Der mitotische Index änderte sich nicht. Oxytocin hat keine genotoxischen Eigenschaften.
Aus der Struktur des Stoffes ergeben sich keine Verdachtsmomente auf mutagene Wirkungen.
Dementsprechend zeigten zytogenetische Untersuchungen an kultivierten Humanlymphozyten mit Syntocinon negative Befunde.
Untersuchungen auf ein tumorerzeugendes Potenzial von Syntocinon liegen nicht vor.
Karzinogenität, Teratogenität und Reproduktionstoxizität
Eine tausend Mal höhere Dosis, als sie für die Geburtseinleitung bei Frauen verwendet wird, verursachte bei Ratten in einem frühen Stadium der Trächtigkeit einen Abort; die Relevanz ist jedoch nicht bekannt.

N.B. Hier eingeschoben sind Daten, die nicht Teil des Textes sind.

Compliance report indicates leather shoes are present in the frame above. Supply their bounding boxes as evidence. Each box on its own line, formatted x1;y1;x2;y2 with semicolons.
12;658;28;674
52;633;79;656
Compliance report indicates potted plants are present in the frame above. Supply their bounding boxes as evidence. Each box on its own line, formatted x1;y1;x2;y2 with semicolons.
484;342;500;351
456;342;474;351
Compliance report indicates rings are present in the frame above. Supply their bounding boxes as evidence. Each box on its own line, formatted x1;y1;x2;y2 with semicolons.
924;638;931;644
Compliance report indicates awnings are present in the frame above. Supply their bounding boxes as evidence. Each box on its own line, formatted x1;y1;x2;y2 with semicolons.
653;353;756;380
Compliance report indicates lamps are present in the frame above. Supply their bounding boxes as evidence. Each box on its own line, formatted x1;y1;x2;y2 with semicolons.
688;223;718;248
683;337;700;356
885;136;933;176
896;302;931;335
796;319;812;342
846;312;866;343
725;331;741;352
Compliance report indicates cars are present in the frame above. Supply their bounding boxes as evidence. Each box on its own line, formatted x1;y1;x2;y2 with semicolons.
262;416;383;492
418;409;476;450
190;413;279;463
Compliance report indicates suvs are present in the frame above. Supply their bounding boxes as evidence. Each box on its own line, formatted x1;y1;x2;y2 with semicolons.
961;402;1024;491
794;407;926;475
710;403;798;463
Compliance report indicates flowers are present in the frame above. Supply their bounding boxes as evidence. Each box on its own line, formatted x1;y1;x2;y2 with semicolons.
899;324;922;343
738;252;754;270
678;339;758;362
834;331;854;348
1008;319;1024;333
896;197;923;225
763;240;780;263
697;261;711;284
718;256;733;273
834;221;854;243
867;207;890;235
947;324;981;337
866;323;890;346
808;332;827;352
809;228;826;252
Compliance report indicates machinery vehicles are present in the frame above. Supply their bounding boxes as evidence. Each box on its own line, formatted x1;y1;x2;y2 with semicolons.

Mit Oxytocin wurden keine standardisierten Teratogenitäts-, Reproduktionstoxizitäts- und Karzinogenitätsstudien durchgeführt.
PHARMAZEUTISCHE ANGABEN
Inkompatibilitäten
Da keine Kompatibilitätsstudien durchgeführt wurden, darf Syntocinon nicht mit anderen Arzneimitteln (außer den im Abschnitt 3 ?Wie ist Syntocinon 10 I.E. anzuwenden?? genannten Infusionslösungen) gemischt werden.